[Collected data entries]
BEGIN
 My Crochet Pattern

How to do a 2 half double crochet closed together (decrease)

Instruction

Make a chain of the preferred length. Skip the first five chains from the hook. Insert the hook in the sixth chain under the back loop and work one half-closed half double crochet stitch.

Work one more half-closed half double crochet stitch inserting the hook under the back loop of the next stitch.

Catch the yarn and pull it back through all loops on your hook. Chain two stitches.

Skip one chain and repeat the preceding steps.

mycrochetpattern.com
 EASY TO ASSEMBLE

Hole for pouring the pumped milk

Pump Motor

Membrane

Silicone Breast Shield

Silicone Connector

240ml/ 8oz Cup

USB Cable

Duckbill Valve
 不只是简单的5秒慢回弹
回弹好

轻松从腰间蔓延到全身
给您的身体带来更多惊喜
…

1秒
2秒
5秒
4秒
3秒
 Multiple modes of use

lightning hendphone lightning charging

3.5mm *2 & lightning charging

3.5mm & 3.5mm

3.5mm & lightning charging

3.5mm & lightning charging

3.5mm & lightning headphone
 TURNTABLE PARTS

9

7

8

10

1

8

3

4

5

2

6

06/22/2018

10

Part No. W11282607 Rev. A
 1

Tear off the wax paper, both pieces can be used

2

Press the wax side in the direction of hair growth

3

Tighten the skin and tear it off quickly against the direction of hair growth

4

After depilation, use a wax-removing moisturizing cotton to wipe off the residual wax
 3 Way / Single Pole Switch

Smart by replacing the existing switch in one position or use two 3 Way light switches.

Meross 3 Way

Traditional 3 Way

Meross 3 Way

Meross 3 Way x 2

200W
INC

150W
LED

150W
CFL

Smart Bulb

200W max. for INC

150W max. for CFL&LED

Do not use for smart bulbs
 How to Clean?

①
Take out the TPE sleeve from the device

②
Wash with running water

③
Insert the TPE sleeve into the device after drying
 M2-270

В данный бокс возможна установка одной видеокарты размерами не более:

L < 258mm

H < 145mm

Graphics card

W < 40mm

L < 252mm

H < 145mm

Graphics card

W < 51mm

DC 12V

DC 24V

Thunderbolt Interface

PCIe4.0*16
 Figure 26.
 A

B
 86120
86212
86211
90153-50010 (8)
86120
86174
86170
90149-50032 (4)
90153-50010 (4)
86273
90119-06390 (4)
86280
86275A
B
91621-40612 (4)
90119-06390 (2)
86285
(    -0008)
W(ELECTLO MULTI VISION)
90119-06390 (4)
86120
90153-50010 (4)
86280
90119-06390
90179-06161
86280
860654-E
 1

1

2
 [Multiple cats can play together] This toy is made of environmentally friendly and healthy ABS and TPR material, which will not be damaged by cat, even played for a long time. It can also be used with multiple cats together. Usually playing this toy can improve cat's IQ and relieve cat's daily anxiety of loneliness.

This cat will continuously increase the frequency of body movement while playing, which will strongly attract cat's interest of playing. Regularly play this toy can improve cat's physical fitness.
END
• _Exercise description_: The records above are to be output in full and without error.

• _Problem solution_:
 My Crochet Pattern

How to do a 2 half double crochet closed together (decrease)

Instruction

Make a chain of the preferred length. Skip the first five chains from the hook. Insert the hook in the sixth chain under the back loop and work one half-closed half double crochet stitch.

Work one more half-closed half double crochet stitch inserting the hook under the back loop of the next stitch.

Catch the yarn and pull it back through all loops on your hook. Chain two stitches.

Skip one chain and repeat the preceding steps.

mycrochetpattern.com
 EASY TO ASSEMBLE

Hole for pouring the pumped milk

Pump Motor

Membrane

Silicone Breast Shield

Silicone Connector

240ml/ 8oz Cup

USB Cable

Duckbill Valve
 不只是简单的5秒慢回弹
回弹好

轻松从腰间蔓延到全身
给您的身体带来更多惊喜
…

1秒
2秒
5秒
4秒
3秒
 Multiple modes of use

lightning hendphone lightning charging

3.5mm *2 & lightning charging

3.5mm & 3.5mm

3.5mm & lightning charging

3.5mm & lightning charging

3.5mm & lightning headphone
 TURNTABLE PARTS

9

7

8

10

1

8

3

4

5

2

6

06/22/2018

10

Part No. W11282607 Rev. A
 1

Tear off the wax paper, both pieces can be used

2

Press the wax side in the direction of hair growth

3

Tighten the skin and tear it off quickly against the direction of hair growth

4

After depilation, use a wax-removing moisturizing cotton to wipe off the residual wax
 3 Way / Single Pole Switch

Smart by replacing the existing switch in one position or use two 3 Way light switches.

Meross 3 Way

Traditional 3 Way

Meross 3 Way

Meross 3 Way x 2

200W
INC

150W
LED

150W
CFL

Smart Bulb

200W max. for INC

150W max. for CFL&LED

Do not use for smart bulbs
 How to Clean?

①
Take out the TPE sleeve from the device

②
Wash with running water

③
Insert the TPE sleeve into the device after drying
 M2-270

В данный бокс возможна установка одной видеокарты размерами не более:

L < 258mm

H < 145mm

Graphics card

W < 40mm

L < 252mm

H < 145mm

Graphics card

W < 51mm

DC 12V

DC 24V

Thunderbolt Interface

PCIe4.0*16
 Figure 26.
 A

B
 86120
86212
86211
90153-50010 (8)
86120
86174
86170
90149-50032 (4)
90153-50010 (4)
86273
90119-06390 (4)
86280
86275A
B
91621-40612 (4)
90119-06390 (2)
86285
(    -0008)
W(ELECTLO MULTI VISION)
90119-06390 (4)
86120
90153-50010 (4)
86280
90119-06390
90179-06161
86280
860654-E
 1

1

2
 [Multiple cats can play together] This toy is made of environmentally friendly and healthy ABS and TPR material, which will not be damaged by cat, even played for a long time. It can also be used with multiple cats together. Usually playing this toy can improve cat's IQ and relieve cat's daily anxiety of loneliness.

This cat will continuously increase the frequency of body movement while playing, which will strongly attract cat's interest of playing. Regularly play this toy can improve cat's physical fitness.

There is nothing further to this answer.